Глава шестнадцатая
Не дожидаясь никаких распоряжений мозга, демон, сидевший в ногах Титуса, уже понес его в глубь обступавших тракт деревьев, и он побежал по большому лесу, схожему с парком, и бежал, и бежал, сворачивая то вправо, то влево, пока не… можно было б сказать, «не заблудился», если бы не таково было давнее его состояние.
Впрочем, когда Титус, упавший от изнеможения наземь, привстал на колени и развел перед собою ветки, то увидел тот самый тракт, с которого убежал. Только теперь никого на нем не было, и спустя недолгое время Титус смело вышел и встал в середине его, словно говоря: «Делайте со мной что хотите!» Впрочем, ничего не произошло, вот только нечто, принятое Титусом за старый колючий куст, вдруг распрямилось и заковыляло к нему, отбрасывая крабью тень на белые камни. Подойдя к Титусу так близко, что юноша мог бы дотянуться до него ногой, куст вдруг заговорил.
– Я нищий, – сообщил куст, и от мягкого шуршания его голоса сердце Титуса подскочило до самого горла. – Вот почему я протягиваю к тебе иссохшую руку. Видишь ее? А? Назвал бы ты ее красивой, да еще и с этой клешней на конце – видал какая?
Нищий смотрел на Титуса глазами в красных ободах, поочередно то потрясая костлявым кулаком, то раскрывая его ладонью кверху.
Ладонь походила на дельту некой грязной, пересохшей реки. В самой середке ее помещалось что-то вроде костной мозоли или ороговевшего диска – сама его форма указывала, что через это место прошло немало монет.
– Что тебе нужно? – спросил Титус – Денег у меня нет. Я принял тебя за колючий куст.
– Так я тебя и исколю, – пообещал нищий. – Как смеешь ты отказывать мне? Мне! Императору! Пес! Щенок! Дворняжка! Сыпь свое золото в мою священную глотку!
«Священную глотку! Это еще что такое?» – удивился Титус, но удивился только на миг, поскольку нищий вдруг оказался футах в двадцати от него – замер, глядя вдоль белого тракта и еще пуще прежнего смахивая на терновый куст. Одна его ветвяная рука была согнута так, что завершающие ее когти сложились в чашечку, уютно прижатую к уху.
И Титус услышал – далекое гудение быстрой машины, и через мгновение желтый, схожий с акулой автомобиль понесся к ним с юга.

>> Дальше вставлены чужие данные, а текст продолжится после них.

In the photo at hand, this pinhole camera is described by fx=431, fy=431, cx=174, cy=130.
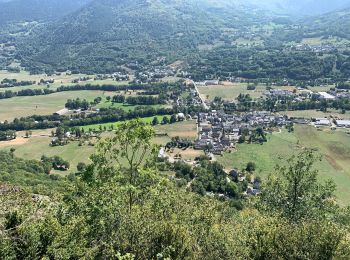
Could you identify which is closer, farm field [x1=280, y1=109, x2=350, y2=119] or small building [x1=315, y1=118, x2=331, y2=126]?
small building [x1=315, y1=118, x2=331, y2=126]

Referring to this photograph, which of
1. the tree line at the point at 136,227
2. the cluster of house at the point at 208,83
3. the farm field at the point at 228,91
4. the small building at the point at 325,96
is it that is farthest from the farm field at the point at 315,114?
the tree line at the point at 136,227

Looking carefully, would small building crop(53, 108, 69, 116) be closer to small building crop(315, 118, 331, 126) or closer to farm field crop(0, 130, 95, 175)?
farm field crop(0, 130, 95, 175)

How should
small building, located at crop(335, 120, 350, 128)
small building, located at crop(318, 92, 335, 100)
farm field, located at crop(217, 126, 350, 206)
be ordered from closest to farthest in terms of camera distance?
farm field, located at crop(217, 126, 350, 206)
small building, located at crop(335, 120, 350, 128)
small building, located at crop(318, 92, 335, 100)

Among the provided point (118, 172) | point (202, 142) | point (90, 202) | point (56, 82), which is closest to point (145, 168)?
point (118, 172)

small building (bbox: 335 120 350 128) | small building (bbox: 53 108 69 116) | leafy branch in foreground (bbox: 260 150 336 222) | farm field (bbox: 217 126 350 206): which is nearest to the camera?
leafy branch in foreground (bbox: 260 150 336 222)

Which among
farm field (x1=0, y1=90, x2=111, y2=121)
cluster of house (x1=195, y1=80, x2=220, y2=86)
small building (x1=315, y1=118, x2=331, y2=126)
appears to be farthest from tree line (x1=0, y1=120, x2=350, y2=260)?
cluster of house (x1=195, y1=80, x2=220, y2=86)

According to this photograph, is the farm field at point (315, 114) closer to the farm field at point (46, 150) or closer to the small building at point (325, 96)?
the small building at point (325, 96)

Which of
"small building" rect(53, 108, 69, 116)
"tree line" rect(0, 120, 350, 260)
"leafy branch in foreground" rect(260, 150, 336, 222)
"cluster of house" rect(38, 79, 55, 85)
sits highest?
"tree line" rect(0, 120, 350, 260)
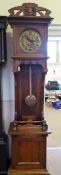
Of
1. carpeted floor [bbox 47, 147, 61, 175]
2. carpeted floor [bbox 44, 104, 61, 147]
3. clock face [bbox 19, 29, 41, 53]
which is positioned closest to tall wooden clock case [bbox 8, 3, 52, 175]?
clock face [bbox 19, 29, 41, 53]

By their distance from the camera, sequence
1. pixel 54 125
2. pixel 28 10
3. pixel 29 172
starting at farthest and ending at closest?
pixel 54 125 → pixel 29 172 → pixel 28 10

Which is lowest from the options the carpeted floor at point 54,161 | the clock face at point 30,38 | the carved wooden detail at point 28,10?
the carpeted floor at point 54,161

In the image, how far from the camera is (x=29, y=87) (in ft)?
7.38

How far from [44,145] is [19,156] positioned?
0.28m

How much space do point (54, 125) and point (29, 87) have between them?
1.89m

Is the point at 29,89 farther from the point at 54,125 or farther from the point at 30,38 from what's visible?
the point at 54,125

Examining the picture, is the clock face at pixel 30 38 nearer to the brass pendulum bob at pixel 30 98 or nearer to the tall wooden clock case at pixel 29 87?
the tall wooden clock case at pixel 29 87

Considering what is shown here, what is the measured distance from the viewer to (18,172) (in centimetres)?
225

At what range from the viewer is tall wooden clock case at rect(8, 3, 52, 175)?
211cm

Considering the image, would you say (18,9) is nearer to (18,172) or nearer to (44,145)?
(44,145)

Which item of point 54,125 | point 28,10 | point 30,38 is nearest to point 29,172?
point 30,38

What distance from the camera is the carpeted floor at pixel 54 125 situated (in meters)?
3.34

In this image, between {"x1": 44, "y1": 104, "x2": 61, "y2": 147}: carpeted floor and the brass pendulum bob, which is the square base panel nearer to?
the brass pendulum bob

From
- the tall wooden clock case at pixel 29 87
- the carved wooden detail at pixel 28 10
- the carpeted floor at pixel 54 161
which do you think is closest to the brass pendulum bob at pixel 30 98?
the tall wooden clock case at pixel 29 87
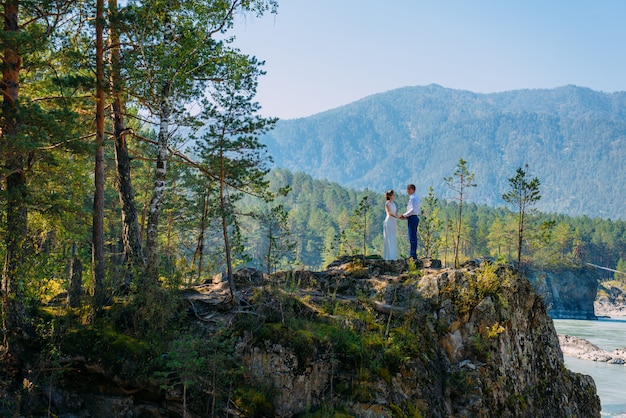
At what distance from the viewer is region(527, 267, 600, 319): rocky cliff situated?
107m

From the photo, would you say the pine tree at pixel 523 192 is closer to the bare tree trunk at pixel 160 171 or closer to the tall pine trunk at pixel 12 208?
the bare tree trunk at pixel 160 171

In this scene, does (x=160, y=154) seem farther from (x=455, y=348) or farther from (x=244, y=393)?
(x=455, y=348)

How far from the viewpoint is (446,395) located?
40.3 feet

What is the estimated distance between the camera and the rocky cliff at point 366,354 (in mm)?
9953

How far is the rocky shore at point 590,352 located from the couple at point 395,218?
4146 cm

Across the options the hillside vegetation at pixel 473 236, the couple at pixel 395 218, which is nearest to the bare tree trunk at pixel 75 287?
the couple at pixel 395 218

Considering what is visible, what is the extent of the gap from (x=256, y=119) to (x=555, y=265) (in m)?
108

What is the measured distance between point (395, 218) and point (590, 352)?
1761 inches

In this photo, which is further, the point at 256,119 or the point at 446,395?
the point at 256,119

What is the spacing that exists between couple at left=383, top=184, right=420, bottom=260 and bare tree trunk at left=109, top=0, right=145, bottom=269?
727 centimetres

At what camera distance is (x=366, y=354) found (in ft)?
36.7

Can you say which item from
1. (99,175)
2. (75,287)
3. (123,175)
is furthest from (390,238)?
(75,287)

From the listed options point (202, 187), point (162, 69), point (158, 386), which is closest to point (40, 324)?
point (158, 386)

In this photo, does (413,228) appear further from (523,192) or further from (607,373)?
(607,373)
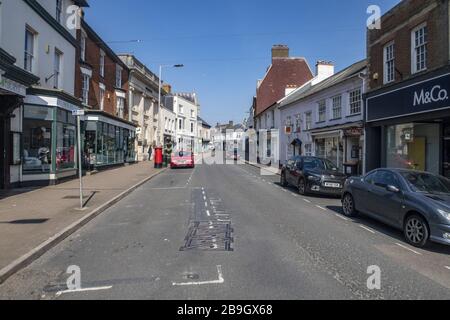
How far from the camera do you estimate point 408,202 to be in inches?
281

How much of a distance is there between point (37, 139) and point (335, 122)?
16.1 metres

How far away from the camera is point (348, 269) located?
17.6ft

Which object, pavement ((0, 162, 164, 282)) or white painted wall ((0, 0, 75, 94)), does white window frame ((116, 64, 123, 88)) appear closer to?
white painted wall ((0, 0, 75, 94))

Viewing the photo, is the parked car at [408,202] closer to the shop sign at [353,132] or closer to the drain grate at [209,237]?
the drain grate at [209,237]

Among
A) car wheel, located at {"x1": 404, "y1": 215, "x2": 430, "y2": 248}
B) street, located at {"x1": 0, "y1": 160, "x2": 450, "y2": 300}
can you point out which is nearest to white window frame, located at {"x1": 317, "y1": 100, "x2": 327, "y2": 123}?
street, located at {"x1": 0, "y1": 160, "x2": 450, "y2": 300}

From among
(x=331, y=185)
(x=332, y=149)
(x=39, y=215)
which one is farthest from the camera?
(x=332, y=149)

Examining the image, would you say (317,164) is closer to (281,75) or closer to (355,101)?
(355,101)

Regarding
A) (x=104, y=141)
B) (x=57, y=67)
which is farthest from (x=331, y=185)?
(x=104, y=141)

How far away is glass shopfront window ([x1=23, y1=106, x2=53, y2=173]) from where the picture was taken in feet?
48.0

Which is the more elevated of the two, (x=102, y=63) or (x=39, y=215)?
(x=102, y=63)

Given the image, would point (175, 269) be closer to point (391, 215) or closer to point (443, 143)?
point (391, 215)

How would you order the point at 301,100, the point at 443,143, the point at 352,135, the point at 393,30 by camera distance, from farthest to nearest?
the point at 301,100, the point at 352,135, the point at 393,30, the point at 443,143
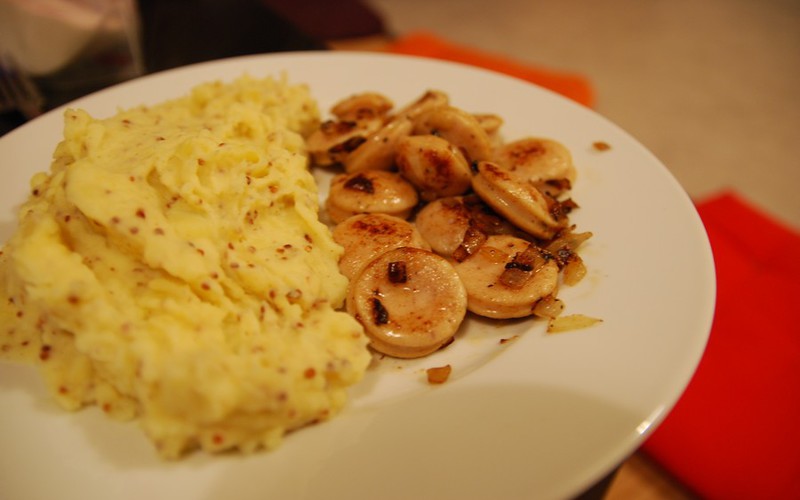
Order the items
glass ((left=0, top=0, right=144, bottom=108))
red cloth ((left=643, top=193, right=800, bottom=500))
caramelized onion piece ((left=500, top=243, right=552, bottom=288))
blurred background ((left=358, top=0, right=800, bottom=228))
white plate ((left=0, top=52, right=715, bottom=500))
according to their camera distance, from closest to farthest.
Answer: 1. white plate ((left=0, top=52, right=715, bottom=500))
2. caramelized onion piece ((left=500, top=243, right=552, bottom=288))
3. red cloth ((left=643, top=193, right=800, bottom=500))
4. glass ((left=0, top=0, right=144, bottom=108))
5. blurred background ((left=358, top=0, right=800, bottom=228))

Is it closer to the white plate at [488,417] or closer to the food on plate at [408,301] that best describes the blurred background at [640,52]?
the white plate at [488,417]

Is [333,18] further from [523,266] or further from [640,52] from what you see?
[523,266]

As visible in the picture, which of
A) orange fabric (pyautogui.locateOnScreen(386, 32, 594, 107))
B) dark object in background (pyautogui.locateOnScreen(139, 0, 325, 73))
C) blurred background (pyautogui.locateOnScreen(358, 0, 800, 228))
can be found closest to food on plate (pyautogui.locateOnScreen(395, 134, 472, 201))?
dark object in background (pyautogui.locateOnScreen(139, 0, 325, 73))

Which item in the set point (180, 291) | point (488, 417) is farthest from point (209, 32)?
point (488, 417)

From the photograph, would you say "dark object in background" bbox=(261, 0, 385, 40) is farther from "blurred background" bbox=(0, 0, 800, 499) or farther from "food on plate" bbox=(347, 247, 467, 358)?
"food on plate" bbox=(347, 247, 467, 358)

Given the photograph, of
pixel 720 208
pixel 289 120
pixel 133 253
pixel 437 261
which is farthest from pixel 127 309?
pixel 720 208
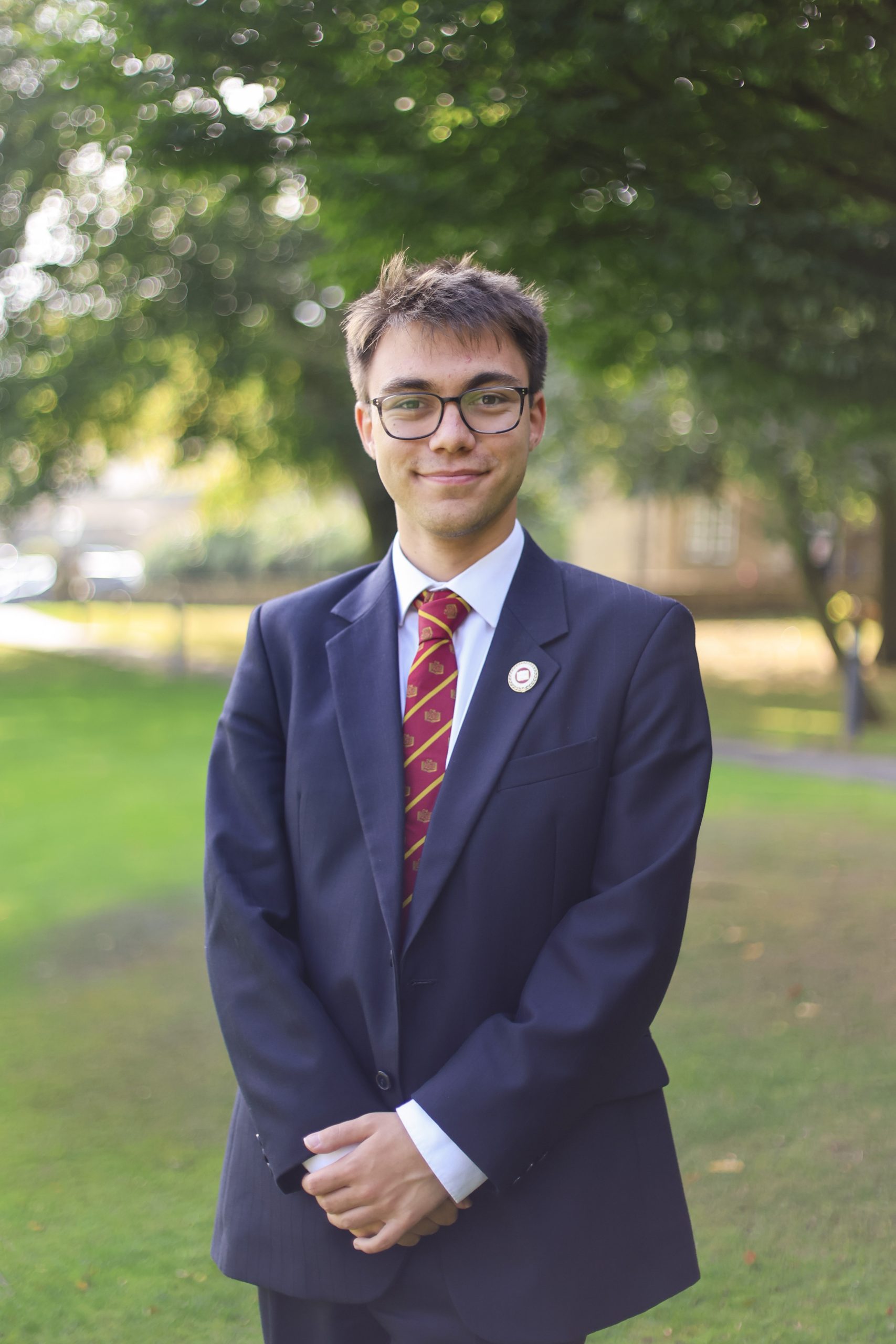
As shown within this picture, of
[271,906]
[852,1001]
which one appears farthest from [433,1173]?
[852,1001]

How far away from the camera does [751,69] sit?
5340 mm

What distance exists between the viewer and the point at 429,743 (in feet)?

Казалось, вздорный старый попрошайка сию минуту попадет под колеса, ибо он, растопырив, как пугало, руки, стоял на возвышенье дороги, но желтая акула обогнула его и одновременно водитель, вернее, бывшее водителем существо – за рулем виднелось лишь нечто, накрытое простыней, – подбросил в воздух монету.
Автомобиль исчез так же быстро, как появился, и Титус повернулся – взглянуть на получившего свое нищего. Заметив, что за ним наблюдают, нищий злобно скосился на Титуса и вывалил наружу язык, похожий на подернутый плесенью язычок ботинка. Затем, к изумлению Титуса, чумазый старикашка откинул голову и, уронив серебряную монету в рот, тут же ее проглотил.
– Скажи мне, грязный старик, – спросил Титус – негромко, ибо его наполнило бешенство и желание раздавить эту тварь ногами, – зачем ты глотаешь деньги?
И Титус поднял с дороги камень.
– Щенок! – помолчав, ответил нищий. – Думаешь, могу расточить мое богатство? Монеты слишком велики, пес ты этакий, чтобы выйти из меня с другой стороны. Слишком малы, чтобы меня убить. И слишком тяжелы, чтобы потеряться! Я – нищий.
– Ты карикатура человека, – сказал Титус, – и когда ты умрешь, земле станет легче дышать.
Он уронил поднятый в гневе тяжелый камень и, не оглядываясь, пошел по правому ответвлению тракта, и аллея кедров единым вдохом втянула его в себя, как комара.